The past several years have made many investors complacent about inflation. That complacency served bond bulls well. The more than 35-year bull market in bonds finished with the ten-year Treasury yield at 1.36% in July. But things are changing.
Inflation is already accelerating. The Consumer Price Index rose 2.1% in 2016, a sharp acceleration from the meager 0.7% gain in 2015. Today, figures on the Fed's preferred inflation measure – the PCE index – showed an increase of 0.2% in December, which means consumption prices were up 1.6% in 2016 versus only 0.6% in 2015.
If price gains average 0.2% per month in the next two months, then by February the PCE index will show a gain of 2.0% versus a year ago, putting inflation right at the Fed's target.
The threat of even higher inflation should be taken seriously whether your economic philosophy is conservative or liberal.
The M2 measure of the money supply – currency, checking accounts, savings accounts, small time deposits, and retail money funds – grew 7.1% in 2016, an acceleration from 5.7% the prior year. Banks have reduced excess reserves in the system by participating in repurchase agreements with the Fed and holding more bonds. However, there are still nearly $2 trillion in excess reserves in the banking system.
Unless the Fed removes those reserves, the money supply (M2), which Milton Friedman taught us to watch, will likely grow faster and boost inflation even more. Meanwhile, more rate hikes may encourage banks to lend more, boosting the money supply.
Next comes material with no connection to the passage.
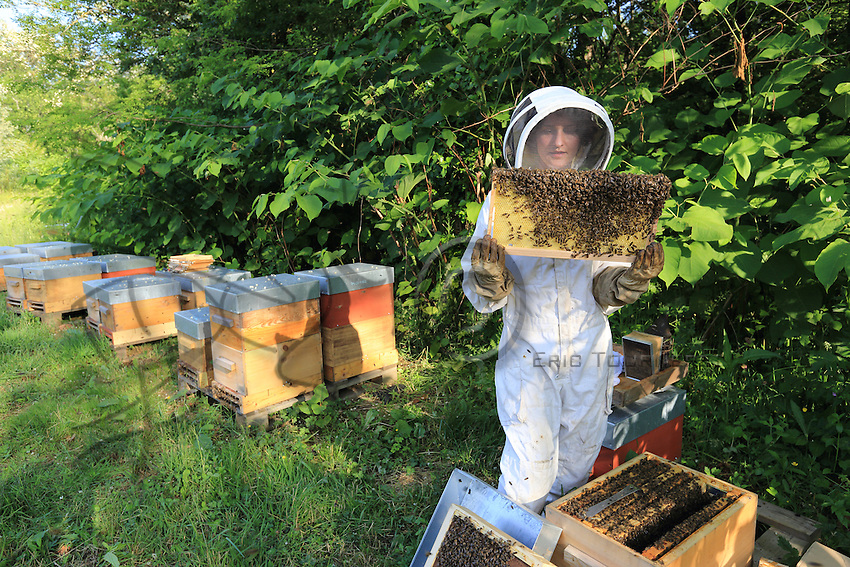 Stephanie Rack, 28 years old, Th&ocirc;nes Th&ocirc;nes in Haute-Savoie, producer of organic royal jelly,inspecting the hives. The bees' work is different for the production of royal jelly. Stephanie likes the manual work and being able to work outdoors.///St&eacute;phanie Rack, 28 ans, Th&ocirc;nes en Haute-Savoie, Productrice de gel&eacute;e royale Bio.<br /> Inspection des ruches par Stephanie. Le travail des abeilles est diff&eacute;rent pour la production de gel&eacute;e. Stephanie appr&eacute;cie le travail manuel et travailler en ext&eacute;rieur.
Any policy shifts that help stimulate real economic growth, like tax cuts, reducing regulations, cutting spending, or replacing Obamacare, can help hold off inflation over the next couple of years. Inflation is too much money chasing too few goods. So, more real growth helps hold down inflation.
Average hourly earnings increased 2.9% in 2016, the fastest pace for any calendar year since 2008. This is the kind of "cost-push" inflation which helps Keynesians and the Fed justify rate hikes and tighter monetary policy.
None of this means Jimmy Carter-style double-digit inflation is around the corner; it isn't. But after several years of a strange quiet on the inflation front, look for inflation to be in a higher 2.5 to 3% range by the end of 2017, with potentially more to come in 2018.